In the R code, 100,000 test statistics were simulated, with sample sizes of $n=m=20$ and probability parameters $\theta_X=0.3$ and $\theta_Y=0.5$. We observe 24304 lying in the critical region, so the power of the test would be estimated as 24303/100000 $\simeq 0.24$: only be a 24% chance of correctly rejecting $H_0$.

$The dashed line shows the assumed distribution of the test statistic $Z$ under $H_0$, and the critical region (shaded green). The histogram shows the real distribution of $Z$, which we have obtained by simulation. About 24% of the mass of this distribution lies in the critical region (either above 1.96 or below -1.96), so there’s only about a 24% chance of the test statistic falling where we want it to, in this scenario where $H_0$ really is false.$

Figure 9.3: The dashed line shows the assumed distribution of the test statistic $Z$ under $H_0$, and the critical region (shaded green). The histogram shows the real distribution of $Z$, which we have obtained by simulation.
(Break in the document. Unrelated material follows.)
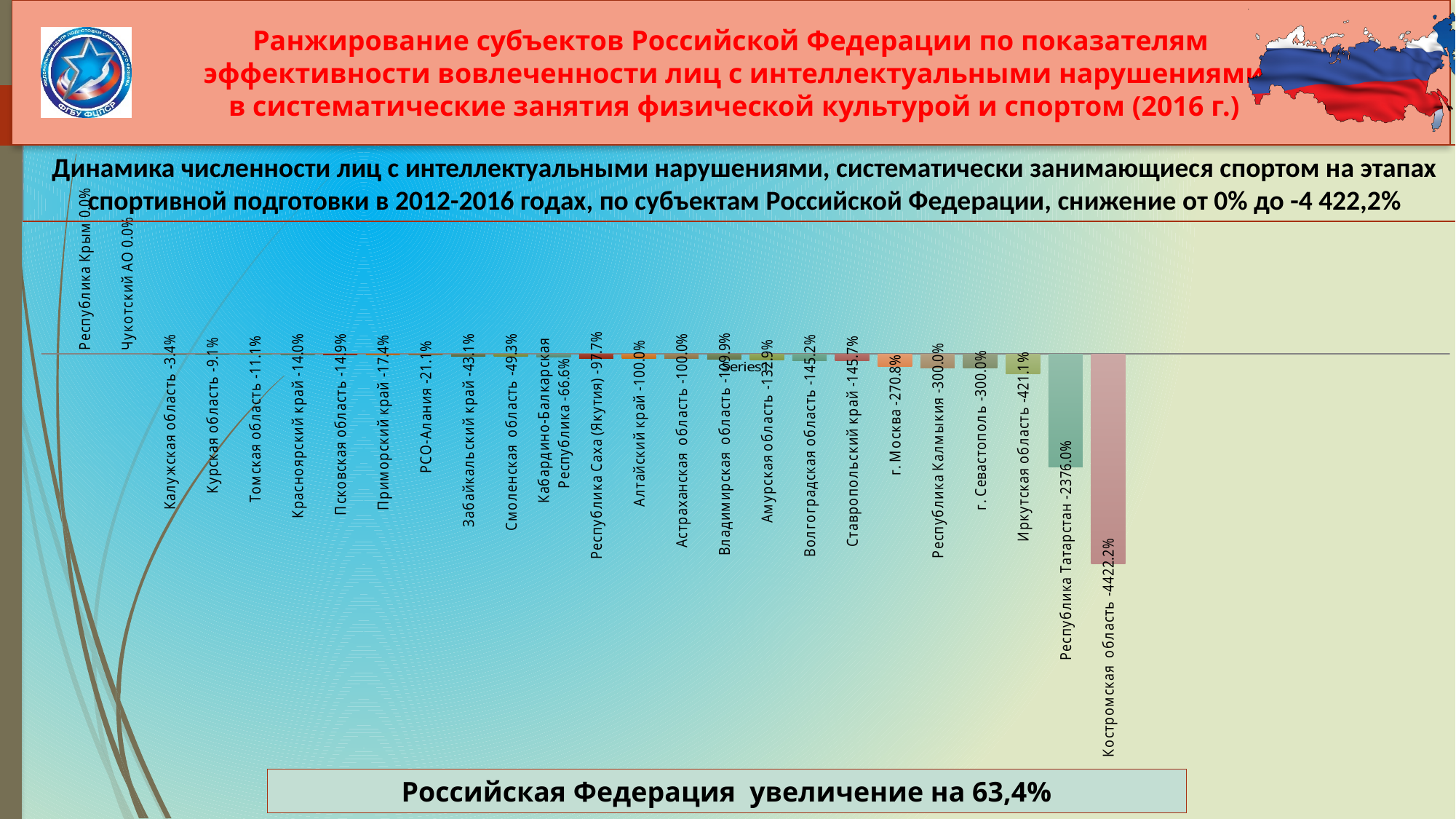
What is the difference between the values for Костромская область and Республика Татарстан? 2046.2 percentage points What is the value shown for г. Москва? -270.8% How many subjects (categories) are plotted in the chart? 25 What is the value shown for Калужская область? -3.4% What is the value shown for Республика Татарстан? -2376.0% What type of chart is shown on the slide? bar chart What is the value shown for Иркутская область? -421.1% Which subject has the lowest (most negative) value in the chart? Костромская область According to the text box at the bottom of the slide, by how much did the figure for the Российская Федерация increase? 63,4% What is the value shown for Костромская область? -4422.2% Which has the larger decline, Республика Калмыкия or г. Москва? Республика Калмыкия Do the values rise or fall moving from left to right along the x axis? fall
About 24% of the mass of this distribution lies in the critical region (either above 1.96 or below -1.96), so there’s only about a 24% chance of the test statistic falling where we want it to, in this scenario where $H_0$ really is false.

We require $\Phi(Z*) = 0.9$, so we have $Z^* = \Phi^{-1}(0.9)$. The R output gives us $\Phi^{-1}(0.9)=1.282$ (to 3 d.p.). Now we invert equation (9.1), to get \[ n = (1.96+1.282)^2\times \frac{0.5^2 + 0.3 \times 0.7}{0.2^2} \simeq 121 \] so we would need about 121 people in each group.